18 and Battling to Feel Beautiful, Inside and Out
As a young adult, I constantly feel a pendulum of emotions. Today’s emotion is obligation and insecurity over social appearance. I’ve grown in a society where one’s beauty and personality is valued. Thankfully, I’ve been able to see how one doesn’t need a lot of makeup or popularity to be seen as attractive. However, I still feel obliged to do whatever it takes to make myself look even more beautiful. Sadly, I know why I feel like this. I look to the girl next to me, my best friend, the girl who’s always next to me, and see something shining. Something that glows inside of her. Something that makes people want to talk to her and respect her, more so than they do to me. I want to tell myself that she spends time on her appearance and so that’s the reason for her glow. But that only reaffirms to me that I must put in time and money to become physically and socially attractive to people.
I don’t spend time on my hair and makeup. I am way too tired and lazy to do any of that in the morning. I used to enjoy putting on eyeliner every morning and sorting my crazy hair. My middle school self loved the trial and error that came along with discovering myself and my styles. But as school became more difficult and my acne got rougher, I justified to myself that I’d rather get more sleep and focus more on my studies than on my appearance. Now when I look around, I feel that I should use makeup to fill in the gaps of my appearance. I’m not that tall or lean and so some eyeliner and hairspray should make up for that.

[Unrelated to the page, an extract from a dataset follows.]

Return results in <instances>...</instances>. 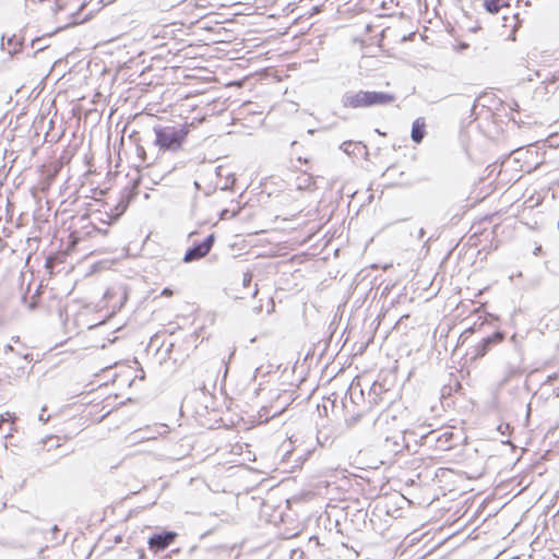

I’m not fishing for compliments. I look in the mirror some days and see a glowing and gorgeous person. But today, and some other days, this is how I feel, standing next to someone who turns heads when I barely stand out. I can see that she doesn’t understand why this bothers me so much. Why should I even think about this vs. do what makes me happy? But I’m a philosophical person; someone who attempts self-development by tackling that what bothers me. What bothers me right now is how unhappy I am with how I appear to people, and how this could possibly affect the people I’ll meet and even possibly date. I know I am in way over my head, and slightly naive, to even think of bringing love into this conversation. But sometimes, that’s what it comes down to. Attractiveness and love go hand in hand. From psychology, I learned that someone’s physical characteristics are the first major factor in people’s attraction towards one another. So how can I not help but feel that my goofy, hometown girl self is going to get in the way of what I could’ve been?
Overall, being friends with someone who spends a lot of time, energy, and money on her social appearance has made me feel obliged to do the same, to also be able to turn heads or be viewed as something more than just ‘pretty’. When you spend a lot of time with someone who does just that, it’s not easy to feel another way. I can gladly blow dry my hair to perfection and wing my eyeliner every day, but I know I should only do it if it makes me happy. I shouldn’t have to find faults in my appearance so I can dive into fixing myself.
The problem here is how I compare myself to others. If I want to feel prettier, there are other ways of doing it. One would be seeing how pretty I am naturally. Finding confidence in who I am as an everyday person. And yeah, that person may lack sexiness or a striking glow, but I’m working on that. Maybe one day I’ll turn heads because I’m smiling so much over how good I feel about myself. In the meantime, I’ll keep doing what I do. I’ll try not to nitpick myself. And I won’t feel bad about if I decide to spend some time and energy on myself. It’s all about what makes me happy. A simple concept but hey, we’re all still learning.